Limit the outbound queue in the client library

I have a client using the Mosquitto client library that emits data faster than the target broken can ingest it. The result is that the outbound queue in the client is growing until all available memory is exhausted. How can I limit the number of publish messages that exist in the client’s outbound queue?

For example:

  • Is there an efficient way to get a count of the number of queued messages?
  • Is there an efficient way to get an aggregate payload length of all queued messages?
  • Is there a mechanism that automatically rejects new publish messages when the queue reaches a certain length?
  • Is there a way to prune the queue, or an interface that would allow me to write my own pruning function (e.g., traverse the queue and remove old messages destined for the same topic)?

Is there an existing mechanism that I am unaware of that would help here?

Hello,

At the moment none the options you have asked about are available. Keeping your own list of messages ready to be published may be workable - especially if you have messages for the same topic and the oldest can be discarded. You could keep track of which messages were yet to be sent to the broker by using the mid parameter from the mosquitto_publish() call, and correlating that with the same parameter in the on_publish callback. This isn’t a very satisfactory solution though, especially if the client loses its connection because you may get out of sync.

Other thoughts around this - maybe check if you’re using QoS 2 whether you really need to do that, or whether the target broker can be configured to have a bigger inflight message queue which may help with throughput.

And finally, yes there should be some mechanism to deal with this situation in the library.

Regards,

Roger

Thanks for the reply. I’m using QoS 0 in this case - I’m just overloading the broker.

One other potential mitigation would be to expose the state of the socket to the client code. That is, give the client a way to know that the socket buffer is full so it can avoid even enqueueing a message. That would allow my client code to implement any message deletion algorithm I like without having to prune the queue within the client library.

You can get the socket using mosquitto_socket().

Querying the socket for its writable status is at a minimum a select() call, which should only be made if there is reason to suspect the socket buffer is full, so querying on every write would be potentially slow at high volumes.
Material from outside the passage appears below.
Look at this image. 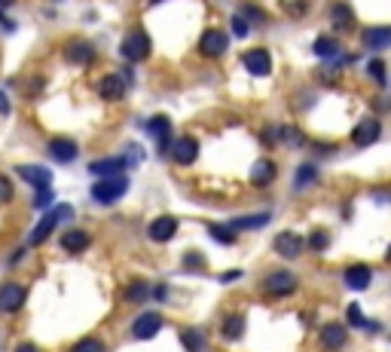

Instead, I looked for a minor edit in the library that would do the job.

I added a “socket_full” boolean flag to struct mosquitto, and modified packet__write:

  • if net__write produces EAGAIN, set socket_full to true
  • if net__write results in an incomplete write, set socket_full to true
  • before calling net__write, check if socket_full is true. If true, return MOSQ_ERR_SUCCESS

I modified “mosquitto_loop” to set socket_full to false when FD_ISSET(mosq->sock, &writefds)

The result::

  • it allows me to test socket_full at zero cost
  • it reduces system calls, since it will no longer attempt net_write() when the socket is known to be full
  • In my test case, it resulted in a 10-15% speed improvement

Incidentally, while testing I noticed that there is a call to send() of a single zero byte in packet__queue that is documented to break out of a select() when running in threaded mode. This call consumes more time than all other processing put together in my test case. I changed the condition around that call to only execute if mosq->threaded != mosq_ts_none. That reduced the processing time for my test case by 75%.

Thank you, that’s an interesting idea. mosquitto_want_write() may have been sufficient for you, although probably wouldn’t provide the same performance.

The socketpair code can be optionally disabled from 2.1 onwards, but I agree that it doesn’t make sense to have it in a non-threaded mode.